Naissance, vie et mort des maladies infectieuses/Chapitre conclusif

L’AVENIR DES MALADIES INFECTIEUSES

Nous ne saurions mieux terminer cet essai, où tout est plutôt façon d’envisager les questions qu’hypothèses, qu’en esquissant le tableau de ce que seront les maladies infectieuses dans l’avenir. Il en naîtra de nouvelles ; il en disparaîtra lentement quelques-unes ; celles qui subsisteront ne se montreront pas exactement sous les formes que nous leur connaissons aujourd’hui. Comment se répartiront-elles ? Si le nombre des maladies nouvelles dépasse celui des maladies qui disparaîtront, que deviendront nos descendants et les animaux domestiques dans un monde de plus en plus peuplé en microbes pathogènes ?

L’homme, par son intelligence, est un tel facteur dans l’avenir du monde qu’il nous faut, pour essayer de répondre, envisager deux cas, celui où la civilisation humaine ne fera que se développer et s’étendre davantage, celui où la civilisation des hommes rétrograderait.

Si la civilisation humaine se maintient, si elle continue de se développer et de s’étendre, les maladies infectieuses augmenteront de nombre dans toutes les régions du globe. À l’exception de celles qui, ancrées à certains sols du fait des conditions de leur conservation, ont peu de tendance à l’extension et de celles qui sont sous la dépendance d’un facteur climatérique, les échanges, les migrations porteront, en tous pays, les maladies humaines et animales de chaque région. L’œuvre est déjà très avancée ; elle est assurée d’avenir.

Mais, si l’homme civilisé doit fatalement poursuivre son rôle de propagateur des agents pathogènes, les progrès de la science humaine armeront de mieux en mieux nos descendants contre toutes les maladies. Plus nombreuses, plus répandues, les maladies seront moins à craindre. Une meilleure défense équilibrera les dangers de menaces plus fréquentes. Au total, l’homme et les animaux domestiques ne seront pas plus souvent malades, sans doute moins, et ils mourront moins souvent. Si la civilisation humaine subissait un recul, si des peuples moins civilisés et plus prolifiques prenaient, dans un nouveau moyen âge, le pas sur les nations éclairées, si le nombre total des hommes venait à diminuer (la disparition de notre espèce ne changerait rien à la solution générale que nous envisageons), dans ces hypothèses qui réduiraient ou supprimeraient la valeur du facteur humain, l’avenir des maladies infectieuses n’appartiendrait plus qu’à la nature.

Les espèces animales, y compris la nôtre, s’isoleraient et, avec elles, leurs maladies. Dans chaque îlot (certains seraient réellement des îles), les passages des maladies contagieuses seraient de plus en plus malaisés.

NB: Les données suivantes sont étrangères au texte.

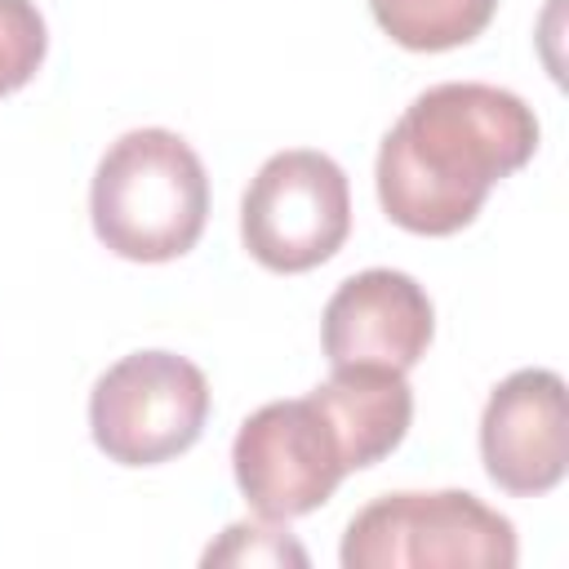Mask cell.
Listing matches in <instances>:
<instances>
[{
  "mask_svg": "<svg viewBox=\"0 0 569 569\" xmlns=\"http://www.w3.org/2000/svg\"><path fill=\"white\" fill-rule=\"evenodd\" d=\"M533 151L538 116L520 93L485 80L431 84L378 147L382 213L413 236H453Z\"/></svg>",
  "mask_w": 569,
  "mask_h": 569,
  "instance_id": "1",
  "label": "cell"
},
{
  "mask_svg": "<svg viewBox=\"0 0 569 569\" xmlns=\"http://www.w3.org/2000/svg\"><path fill=\"white\" fill-rule=\"evenodd\" d=\"M89 213L98 240L129 262L182 258L209 218L204 164L173 129H129L93 169Z\"/></svg>",
  "mask_w": 569,
  "mask_h": 569,
  "instance_id": "2",
  "label": "cell"
},
{
  "mask_svg": "<svg viewBox=\"0 0 569 569\" xmlns=\"http://www.w3.org/2000/svg\"><path fill=\"white\" fill-rule=\"evenodd\" d=\"M516 556V525L462 489L373 498L342 533L347 569H511Z\"/></svg>",
  "mask_w": 569,
  "mask_h": 569,
  "instance_id": "3",
  "label": "cell"
},
{
  "mask_svg": "<svg viewBox=\"0 0 569 569\" xmlns=\"http://www.w3.org/2000/svg\"><path fill=\"white\" fill-rule=\"evenodd\" d=\"M209 418L204 373L173 351H133L116 360L89 396L93 445L120 467H156L187 453Z\"/></svg>",
  "mask_w": 569,
  "mask_h": 569,
  "instance_id": "4",
  "label": "cell"
},
{
  "mask_svg": "<svg viewBox=\"0 0 569 569\" xmlns=\"http://www.w3.org/2000/svg\"><path fill=\"white\" fill-rule=\"evenodd\" d=\"M351 191L338 160L311 147L276 151L240 200L244 249L271 271H311L342 249Z\"/></svg>",
  "mask_w": 569,
  "mask_h": 569,
  "instance_id": "5",
  "label": "cell"
},
{
  "mask_svg": "<svg viewBox=\"0 0 569 569\" xmlns=\"http://www.w3.org/2000/svg\"><path fill=\"white\" fill-rule=\"evenodd\" d=\"M231 467L244 502L280 525L329 502L347 476L342 445L311 396L253 409L236 431Z\"/></svg>",
  "mask_w": 569,
  "mask_h": 569,
  "instance_id": "6",
  "label": "cell"
},
{
  "mask_svg": "<svg viewBox=\"0 0 569 569\" xmlns=\"http://www.w3.org/2000/svg\"><path fill=\"white\" fill-rule=\"evenodd\" d=\"M480 458L489 480L516 498H538L565 480L569 422L556 369H516L489 391L480 413Z\"/></svg>",
  "mask_w": 569,
  "mask_h": 569,
  "instance_id": "7",
  "label": "cell"
},
{
  "mask_svg": "<svg viewBox=\"0 0 569 569\" xmlns=\"http://www.w3.org/2000/svg\"><path fill=\"white\" fill-rule=\"evenodd\" d=\"M436 333L427 289L391 267H369L333 289L320 316V342L329 365H382L413 369Z\"/></svg>",
  "mask_w": 569,
  "mask_h": 569,
  "instance_id": "8",
  "label": "cell"
},
{
  "mask_svg": "<svg viewBox=\"0 0 569 569\" xmlns=\"http://www.w3.org/2000/svg\"><path fill=\"white\" fill-rule=\"evenodd\" d=\"M311 400L325 409L347 471L382 462L413 422V391L405 373L382 365H333L329 382H320Z\"/></svg>",
  "mask_w": 569,
  "mask_h": 569,
  "instance_id": "9",
  "label": "cell"
},
{
  "mask_svg": "<svg viewBox=\"0 0 569 569\" xmlns=\"http://www.w3.org/2000/svg\"><path fill=\"white\" fill-rule=\"evenodd\" d=\"M378 27L413 53H440L476 40L498 0H369Z\"/></svg>",
  "mask_w": 569,
  "mask_h": 569,
  "instance_id": "10",
  "label": "cell"
},
{
  "mask_svg": "<svg viewBox=\"0 0 569 569\" xmlns=\"http://www.w3.org/2000/svg\"><path fill=\"white\" fill-rule=\"evenodd\" d=\"M49 36L31 0H0V98L22 89L44 62Z\"/></svg>",
  "mask_w": 569,
  "mask_h": 569,
  "instance_id": "11",
  "label": "cell"
},
{
  "mask_svg": "<svg viewBox=\"0 0 569 569\" xmlns=\"http://www.w3.org/2000/svg\"><path fill=\"white\" fill-rule=\"evenodd\" d=\"M204 565H307V551L280 529V520H240L222 529V538L204 551Z\"/></svg>",
  "mask_w": 569,
  "mask_h": 569,
  "instance_id": "12",
  "label": "cell"
}]
</instances>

Du coup, certaines cesseraient d’exister dans certains foyers ; peut-être, les difficultés étant partout les mêmes, elles s’éteindraient. Celles qui subsisteraient, sévissant sur les mêmes populations pendant des générations et des siècles, rencontreraient du côté de ces populations une résistance sans cesse accrue ; elles s’effaceraient pour, enfin, disparaître. Il y aurait donc, dans cet avenir lointain et hypothétique, moins de maladies infectieuses différentes sur le globe. Mais, l’intelligence humaine faisant désormais défaut, moins bien protégés, moins bien soignés, hommes et bêtes domestiques offriraient aux agents pathogènes une proie plus aisée et moins résistante. Il y aurait donc, à la fois, moins de causes de maladies, mais sans doute autant ou plus de malades et plus de morts.

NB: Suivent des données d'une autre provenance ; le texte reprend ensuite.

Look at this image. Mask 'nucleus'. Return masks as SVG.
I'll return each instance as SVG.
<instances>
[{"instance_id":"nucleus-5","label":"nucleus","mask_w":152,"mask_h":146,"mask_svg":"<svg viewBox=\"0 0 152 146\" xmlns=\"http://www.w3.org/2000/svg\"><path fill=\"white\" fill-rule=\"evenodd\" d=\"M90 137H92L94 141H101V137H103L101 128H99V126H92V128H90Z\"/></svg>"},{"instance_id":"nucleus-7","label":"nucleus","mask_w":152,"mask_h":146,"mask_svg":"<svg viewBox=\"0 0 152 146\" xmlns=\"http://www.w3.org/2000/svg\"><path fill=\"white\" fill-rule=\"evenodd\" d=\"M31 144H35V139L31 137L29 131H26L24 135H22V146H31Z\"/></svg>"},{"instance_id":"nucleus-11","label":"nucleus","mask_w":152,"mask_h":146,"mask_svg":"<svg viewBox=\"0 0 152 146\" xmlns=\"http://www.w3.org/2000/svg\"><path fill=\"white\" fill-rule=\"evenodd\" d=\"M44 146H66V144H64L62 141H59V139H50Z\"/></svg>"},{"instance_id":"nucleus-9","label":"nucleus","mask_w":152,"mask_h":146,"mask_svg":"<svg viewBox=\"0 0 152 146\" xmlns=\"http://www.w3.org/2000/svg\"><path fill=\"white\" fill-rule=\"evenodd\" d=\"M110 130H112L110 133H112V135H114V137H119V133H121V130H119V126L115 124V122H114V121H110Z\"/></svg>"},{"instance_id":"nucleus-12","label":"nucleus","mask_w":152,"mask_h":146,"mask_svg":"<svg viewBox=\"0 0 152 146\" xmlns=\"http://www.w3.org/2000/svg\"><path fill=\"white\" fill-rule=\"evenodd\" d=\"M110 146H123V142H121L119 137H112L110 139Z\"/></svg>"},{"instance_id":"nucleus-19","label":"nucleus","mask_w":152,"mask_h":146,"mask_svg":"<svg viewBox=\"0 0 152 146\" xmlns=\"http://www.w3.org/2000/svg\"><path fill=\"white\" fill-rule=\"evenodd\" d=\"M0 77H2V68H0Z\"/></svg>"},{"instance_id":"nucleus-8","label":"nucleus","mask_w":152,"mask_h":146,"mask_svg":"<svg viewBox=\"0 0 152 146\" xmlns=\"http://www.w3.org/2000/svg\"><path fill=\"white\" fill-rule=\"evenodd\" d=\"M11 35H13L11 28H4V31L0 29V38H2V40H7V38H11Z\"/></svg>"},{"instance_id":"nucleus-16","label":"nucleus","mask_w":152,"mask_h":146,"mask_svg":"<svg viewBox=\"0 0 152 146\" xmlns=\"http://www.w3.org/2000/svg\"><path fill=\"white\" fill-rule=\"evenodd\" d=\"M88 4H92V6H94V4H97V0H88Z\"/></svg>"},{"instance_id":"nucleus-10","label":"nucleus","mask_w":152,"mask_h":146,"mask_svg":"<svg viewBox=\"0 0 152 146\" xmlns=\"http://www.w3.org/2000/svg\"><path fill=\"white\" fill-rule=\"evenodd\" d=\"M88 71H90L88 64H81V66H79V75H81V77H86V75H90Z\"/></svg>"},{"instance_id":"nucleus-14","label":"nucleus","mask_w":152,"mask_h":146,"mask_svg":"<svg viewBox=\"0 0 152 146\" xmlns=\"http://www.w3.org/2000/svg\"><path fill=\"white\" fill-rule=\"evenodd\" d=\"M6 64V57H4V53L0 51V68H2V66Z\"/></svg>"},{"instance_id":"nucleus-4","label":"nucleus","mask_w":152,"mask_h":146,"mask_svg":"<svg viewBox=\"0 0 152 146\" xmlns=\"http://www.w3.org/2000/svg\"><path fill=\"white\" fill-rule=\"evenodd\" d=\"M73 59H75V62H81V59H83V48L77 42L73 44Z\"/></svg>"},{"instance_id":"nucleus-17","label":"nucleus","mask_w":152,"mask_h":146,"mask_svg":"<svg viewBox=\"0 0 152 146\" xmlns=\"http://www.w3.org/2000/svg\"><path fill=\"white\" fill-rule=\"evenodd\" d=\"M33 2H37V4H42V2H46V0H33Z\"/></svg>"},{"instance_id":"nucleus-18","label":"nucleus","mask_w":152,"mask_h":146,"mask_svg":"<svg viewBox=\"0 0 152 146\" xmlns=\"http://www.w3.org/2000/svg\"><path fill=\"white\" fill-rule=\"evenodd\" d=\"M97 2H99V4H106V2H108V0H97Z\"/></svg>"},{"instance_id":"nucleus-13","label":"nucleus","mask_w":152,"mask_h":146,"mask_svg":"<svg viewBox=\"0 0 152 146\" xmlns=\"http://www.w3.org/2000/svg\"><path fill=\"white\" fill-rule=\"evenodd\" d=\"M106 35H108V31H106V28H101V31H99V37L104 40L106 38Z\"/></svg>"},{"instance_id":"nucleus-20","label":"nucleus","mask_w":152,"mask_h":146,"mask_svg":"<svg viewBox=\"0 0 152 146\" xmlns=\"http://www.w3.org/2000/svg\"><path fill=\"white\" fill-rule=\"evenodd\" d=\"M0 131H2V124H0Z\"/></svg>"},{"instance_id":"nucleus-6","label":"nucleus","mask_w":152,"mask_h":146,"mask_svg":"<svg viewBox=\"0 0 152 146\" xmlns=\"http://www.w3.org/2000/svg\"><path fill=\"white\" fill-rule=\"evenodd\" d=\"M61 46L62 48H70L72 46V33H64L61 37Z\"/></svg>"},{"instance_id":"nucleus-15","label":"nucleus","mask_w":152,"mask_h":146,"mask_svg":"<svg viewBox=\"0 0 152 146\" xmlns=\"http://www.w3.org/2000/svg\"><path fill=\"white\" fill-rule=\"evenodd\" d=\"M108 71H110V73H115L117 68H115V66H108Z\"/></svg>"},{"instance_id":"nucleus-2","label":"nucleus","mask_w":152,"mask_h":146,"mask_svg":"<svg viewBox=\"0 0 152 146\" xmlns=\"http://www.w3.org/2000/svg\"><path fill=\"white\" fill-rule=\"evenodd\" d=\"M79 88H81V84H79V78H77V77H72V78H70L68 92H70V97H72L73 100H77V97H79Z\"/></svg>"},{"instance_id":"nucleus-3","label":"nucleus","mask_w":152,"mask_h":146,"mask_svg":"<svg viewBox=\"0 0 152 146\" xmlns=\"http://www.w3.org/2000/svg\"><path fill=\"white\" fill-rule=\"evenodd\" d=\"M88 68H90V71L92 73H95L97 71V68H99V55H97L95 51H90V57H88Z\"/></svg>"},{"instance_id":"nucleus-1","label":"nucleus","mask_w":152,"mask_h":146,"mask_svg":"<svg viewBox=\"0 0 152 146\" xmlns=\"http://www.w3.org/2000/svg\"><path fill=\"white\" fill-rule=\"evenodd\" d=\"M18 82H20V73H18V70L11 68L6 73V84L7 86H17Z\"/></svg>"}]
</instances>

L’observation des phénomènes de la nature, quels qu’ils soient, conduit à des conclusions identiques. La maladie infectieuse est un phénomène biologique comme les autres. Elle porte les caractères de la vie qui cherche à se perpétuer, qui évolue et qui tend à l’équilibre.

Il ne sera pas sensiblement changé en apparence, pas du tout au point de vue global, dans les maladies infectieuses quels que soient les circonstances à venir et les efforts des hommes.

Nous devons faire confiance à ceux qui nous suivront. Pacifiques et meilleurs, ils sauront de mieux en mieux se défendre, protéger leurs pareils et les animaux utiles à leur vie contre la tourbe dantesque, mais inintelligente, indisciplinée des maladies infectieuses.